Home > Wild Wolf (Shifters Unbound #6)

Wild Wolf (Shifters Unbound #6)
Jennifer Ashley


Graham McNeil slammed his massive fist into the jaw of the attacking wolf just as his cell phone rang.

He got the wolf into a headlock and tried to reach for the phone, but the wolf fought and clawed, drawing blood, its breath like sour acid. Graham’s Collar sparked heavy pain into his throat, while the Collar on the wolf he fought was dormant.

Was this where things were going with the stupid-ass idea that all Shifters should have their pain-shocking Collars replaced with inert ones? Shifters at the bottom of the food chain would use their fake Collars as an excuse to try to claw their way up, like this Lupine was. The shithead was from the family of one of Graham’s trackers and was supposed to be loyal to Graham, but today the wolf had decided to wait in Graham’s house until Graham walked in alone, and jump him.

Idiot. Graham had territory advantage, even if he still wore his true Collar, which blasted pain into him with every heartbeat. Time to show the attacking wolf who was truly alpha.

Graham’s phone kept ringing against his belt. Because Shifters were only allowed to carry “dumb” phones, he didn’t have a fancy ringtone to tell him who was calling. The damn thing just rang.

Graham grabbed the Lupine by the throat and threw it against the wall. The wolf howled, but did it stay down? Not for long.

As the wolf prepared another attack, Graham yanked the phone off his belt and flipped it open. “What?”

“Graham,” came the breathless voice of his more-or-less girlfriend, a human called Misty.

Everything slowed.

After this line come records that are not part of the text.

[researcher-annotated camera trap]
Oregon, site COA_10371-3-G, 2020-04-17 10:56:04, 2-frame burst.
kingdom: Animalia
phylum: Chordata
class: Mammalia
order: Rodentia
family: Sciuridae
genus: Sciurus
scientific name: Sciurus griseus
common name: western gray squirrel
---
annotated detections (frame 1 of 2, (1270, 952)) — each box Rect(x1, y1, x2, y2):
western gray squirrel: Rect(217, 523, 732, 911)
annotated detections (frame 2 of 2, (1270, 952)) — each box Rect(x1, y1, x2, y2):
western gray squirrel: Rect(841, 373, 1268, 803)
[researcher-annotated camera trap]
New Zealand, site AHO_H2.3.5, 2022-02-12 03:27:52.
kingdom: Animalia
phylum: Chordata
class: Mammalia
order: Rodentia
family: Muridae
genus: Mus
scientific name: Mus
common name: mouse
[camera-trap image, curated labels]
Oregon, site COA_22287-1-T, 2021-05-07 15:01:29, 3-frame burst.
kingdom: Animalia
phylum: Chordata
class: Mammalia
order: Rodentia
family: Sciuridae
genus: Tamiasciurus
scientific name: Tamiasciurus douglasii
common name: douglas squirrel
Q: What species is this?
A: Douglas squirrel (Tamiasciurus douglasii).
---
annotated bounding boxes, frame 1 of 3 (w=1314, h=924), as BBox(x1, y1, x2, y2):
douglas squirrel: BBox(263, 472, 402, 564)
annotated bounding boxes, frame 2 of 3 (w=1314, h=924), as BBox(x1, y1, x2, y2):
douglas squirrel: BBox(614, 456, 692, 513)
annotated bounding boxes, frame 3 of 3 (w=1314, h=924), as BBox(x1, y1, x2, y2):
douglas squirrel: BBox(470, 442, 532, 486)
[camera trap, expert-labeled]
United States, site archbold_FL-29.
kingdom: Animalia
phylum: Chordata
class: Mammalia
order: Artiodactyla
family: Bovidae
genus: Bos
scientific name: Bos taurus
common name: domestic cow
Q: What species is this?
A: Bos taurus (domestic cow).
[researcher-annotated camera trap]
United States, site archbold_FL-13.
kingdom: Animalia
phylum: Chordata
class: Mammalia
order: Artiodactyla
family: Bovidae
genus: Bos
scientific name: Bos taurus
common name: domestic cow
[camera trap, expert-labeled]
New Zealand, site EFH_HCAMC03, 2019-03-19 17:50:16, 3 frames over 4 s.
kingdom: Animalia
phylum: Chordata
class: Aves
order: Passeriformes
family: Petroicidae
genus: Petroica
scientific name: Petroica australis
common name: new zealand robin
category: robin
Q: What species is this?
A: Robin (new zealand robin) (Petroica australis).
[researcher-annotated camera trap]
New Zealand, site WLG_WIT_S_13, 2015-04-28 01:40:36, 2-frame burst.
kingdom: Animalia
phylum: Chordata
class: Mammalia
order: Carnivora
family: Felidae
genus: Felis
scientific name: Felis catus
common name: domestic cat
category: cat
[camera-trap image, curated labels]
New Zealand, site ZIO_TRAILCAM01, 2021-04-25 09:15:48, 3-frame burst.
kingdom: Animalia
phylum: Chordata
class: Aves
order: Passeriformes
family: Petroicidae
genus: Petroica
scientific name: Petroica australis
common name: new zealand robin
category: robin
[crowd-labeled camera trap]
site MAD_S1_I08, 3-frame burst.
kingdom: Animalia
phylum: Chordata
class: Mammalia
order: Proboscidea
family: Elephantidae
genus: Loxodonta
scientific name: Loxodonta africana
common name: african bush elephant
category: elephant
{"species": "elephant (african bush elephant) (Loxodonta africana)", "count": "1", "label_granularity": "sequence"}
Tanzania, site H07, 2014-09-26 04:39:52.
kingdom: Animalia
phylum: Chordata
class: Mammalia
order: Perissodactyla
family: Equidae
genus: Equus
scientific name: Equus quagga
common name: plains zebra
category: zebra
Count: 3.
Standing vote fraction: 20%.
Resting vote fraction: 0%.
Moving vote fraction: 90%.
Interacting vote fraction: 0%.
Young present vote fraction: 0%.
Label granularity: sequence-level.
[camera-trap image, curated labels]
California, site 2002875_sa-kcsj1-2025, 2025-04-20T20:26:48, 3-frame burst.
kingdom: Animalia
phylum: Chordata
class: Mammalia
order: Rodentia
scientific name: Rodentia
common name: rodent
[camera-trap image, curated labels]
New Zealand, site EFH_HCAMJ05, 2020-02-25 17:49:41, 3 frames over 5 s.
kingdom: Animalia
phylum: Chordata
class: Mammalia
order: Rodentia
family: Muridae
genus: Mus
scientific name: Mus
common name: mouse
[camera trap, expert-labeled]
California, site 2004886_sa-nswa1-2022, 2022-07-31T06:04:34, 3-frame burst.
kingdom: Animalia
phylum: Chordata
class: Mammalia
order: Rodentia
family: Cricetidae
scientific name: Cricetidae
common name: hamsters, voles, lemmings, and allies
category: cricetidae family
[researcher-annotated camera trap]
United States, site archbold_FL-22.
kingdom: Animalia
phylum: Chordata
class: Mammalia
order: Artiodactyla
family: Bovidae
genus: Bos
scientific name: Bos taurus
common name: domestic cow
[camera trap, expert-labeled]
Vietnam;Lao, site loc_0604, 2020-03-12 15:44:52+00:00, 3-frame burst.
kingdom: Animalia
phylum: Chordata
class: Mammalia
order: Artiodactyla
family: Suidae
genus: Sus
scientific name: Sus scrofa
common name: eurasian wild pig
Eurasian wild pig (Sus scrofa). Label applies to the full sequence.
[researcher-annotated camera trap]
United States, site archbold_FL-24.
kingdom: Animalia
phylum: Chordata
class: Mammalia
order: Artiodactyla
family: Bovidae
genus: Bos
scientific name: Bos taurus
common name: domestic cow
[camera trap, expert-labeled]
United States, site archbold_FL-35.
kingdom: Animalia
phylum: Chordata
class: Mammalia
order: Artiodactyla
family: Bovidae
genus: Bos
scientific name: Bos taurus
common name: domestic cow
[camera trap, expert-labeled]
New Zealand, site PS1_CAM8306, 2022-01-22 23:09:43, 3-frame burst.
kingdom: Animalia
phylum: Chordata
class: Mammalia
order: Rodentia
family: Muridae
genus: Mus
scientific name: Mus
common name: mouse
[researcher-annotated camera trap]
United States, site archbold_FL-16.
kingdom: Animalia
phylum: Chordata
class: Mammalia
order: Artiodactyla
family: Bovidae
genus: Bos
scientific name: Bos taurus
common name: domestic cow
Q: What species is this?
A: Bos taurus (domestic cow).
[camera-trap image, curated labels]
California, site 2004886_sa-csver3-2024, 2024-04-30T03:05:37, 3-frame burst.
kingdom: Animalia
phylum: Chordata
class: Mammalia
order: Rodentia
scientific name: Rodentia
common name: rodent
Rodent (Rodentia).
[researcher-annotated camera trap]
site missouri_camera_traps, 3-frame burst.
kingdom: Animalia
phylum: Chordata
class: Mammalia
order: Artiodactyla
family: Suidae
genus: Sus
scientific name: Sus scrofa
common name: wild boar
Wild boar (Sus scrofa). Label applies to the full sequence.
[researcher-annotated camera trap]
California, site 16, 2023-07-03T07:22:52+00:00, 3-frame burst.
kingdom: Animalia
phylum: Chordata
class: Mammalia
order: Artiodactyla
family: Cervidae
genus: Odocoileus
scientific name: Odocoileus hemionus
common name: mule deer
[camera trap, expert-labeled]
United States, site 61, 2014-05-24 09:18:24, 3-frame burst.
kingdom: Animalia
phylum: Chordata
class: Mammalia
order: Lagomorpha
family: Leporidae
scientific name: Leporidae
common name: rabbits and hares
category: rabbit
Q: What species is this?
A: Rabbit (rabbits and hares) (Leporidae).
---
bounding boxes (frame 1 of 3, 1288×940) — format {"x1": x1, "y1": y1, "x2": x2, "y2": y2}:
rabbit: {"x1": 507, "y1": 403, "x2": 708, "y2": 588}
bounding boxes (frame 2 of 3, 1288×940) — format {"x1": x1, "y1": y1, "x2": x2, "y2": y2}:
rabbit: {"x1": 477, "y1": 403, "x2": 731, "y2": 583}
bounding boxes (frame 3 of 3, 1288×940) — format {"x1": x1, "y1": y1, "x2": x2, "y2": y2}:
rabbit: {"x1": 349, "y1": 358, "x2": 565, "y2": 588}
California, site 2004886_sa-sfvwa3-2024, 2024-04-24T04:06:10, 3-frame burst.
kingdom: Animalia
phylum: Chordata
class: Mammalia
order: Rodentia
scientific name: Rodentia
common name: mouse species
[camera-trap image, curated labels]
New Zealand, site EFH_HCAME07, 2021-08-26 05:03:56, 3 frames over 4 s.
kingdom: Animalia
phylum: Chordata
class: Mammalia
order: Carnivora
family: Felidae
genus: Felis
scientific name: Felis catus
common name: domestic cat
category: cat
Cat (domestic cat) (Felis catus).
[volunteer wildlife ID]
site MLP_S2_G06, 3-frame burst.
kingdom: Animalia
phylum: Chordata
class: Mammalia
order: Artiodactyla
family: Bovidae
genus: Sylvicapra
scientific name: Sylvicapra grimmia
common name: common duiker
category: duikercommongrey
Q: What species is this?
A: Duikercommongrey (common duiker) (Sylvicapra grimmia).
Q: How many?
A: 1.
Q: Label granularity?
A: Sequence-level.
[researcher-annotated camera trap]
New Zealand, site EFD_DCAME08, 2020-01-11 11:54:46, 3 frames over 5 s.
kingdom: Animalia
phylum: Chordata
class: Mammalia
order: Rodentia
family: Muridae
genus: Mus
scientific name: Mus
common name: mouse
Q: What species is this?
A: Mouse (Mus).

Graham saw in his mind the curvy young woman with light brown hair she wore in a ponytail, her soft face, and her sweet brown eyes. Every thought of her was like a breath of air, snaking into his messed-up brain and trying to soothe him. Graham wished he was with her now, teasing her, kissing her, instead of trying to beat an insubordinate wolf into submission.

“I’m a little busy right now, sweetheart,” Graham said loudly as the wolf landed on him. A wooden chair smashed under them as they both slammed to the floor—damn, he liked that chair. “You break my TV, you’re dead,” Graham snarled.


“Not you, sweetie. I’ll have to call you back.”

“You can’t. Graham, listen, I need you. They’re . . . Oh, crap.”

“What?” Graham bellowed. “Slow down. What are you saying?”

“I have to go. I don’t know when I can call you again.”

Graham’s shift was coming. In a few seconds, he wouldn’t be able to hold the phone, let alone talk. “Wait!” he yelled at her.

“I can’t. I’ve got to go. Graham, I lo—”

The phone clicked, and Graham was shouting at a dead line. “What? Wait! Misty! Fuck.”

He threw the phone across the room and lifted the attacking wolf by the scruff of the neck. “Would you stop, you as**ole?”

The wolf snarled, teeth snapping at Graham’s throat. The wolf in Graham responded. He felt his body change, muscles becoming harder and leaner, face elongating to accommodate teeth, claws jutting from fingers that quickly became paws.

With an ear-splitting snarl, Graham went for the other wolf’s throat, snapping teeth around fur.

At the last minute, the alpha in him told him not to kill. Graham was this wolf’s protector, not its enemy. The wolf needed to be taught its place, not destroyed.

Not that Graham wouldn’t rough it up a bit. But quickly. He needed to find out what was wrong with Misty. The fear in her voice had been clear, the desperation palpable. They’re . . . What? Here? Coming? Killing me?

Graham’s Collar kept snapping arcs into his neck. He held on to the throat of the fighting wolf, not letting the Collar stop him.

Dominance didn’t have anything to do with Collars, or pain, or fighting. Dominance was about putting full-of-themselves, arrogant Lupine Shifters in their place. Graham got the wolf on the floor and stepped on it, and then shifted to human again, breathing hard, his clothes in tatters.

“Stay down.” The words were hard, final.

The wolf snarled again, then became human—lanky, dark-haired, gray-eyed—typical Lupine. Except this one was female.

She looked up at him, rage in her eyes. “This isn’t over, McNeil.”

“Famous last words. Your dad sent you, didn’t he? Thought maybe I’d mate-claim you if you couldn’t best me, right?”

The way she looked quickly away told Graham he’d hit upon the truth. She was naked, and not bad, but Graham hadn’t been able to think about any other female since he’d met Misty.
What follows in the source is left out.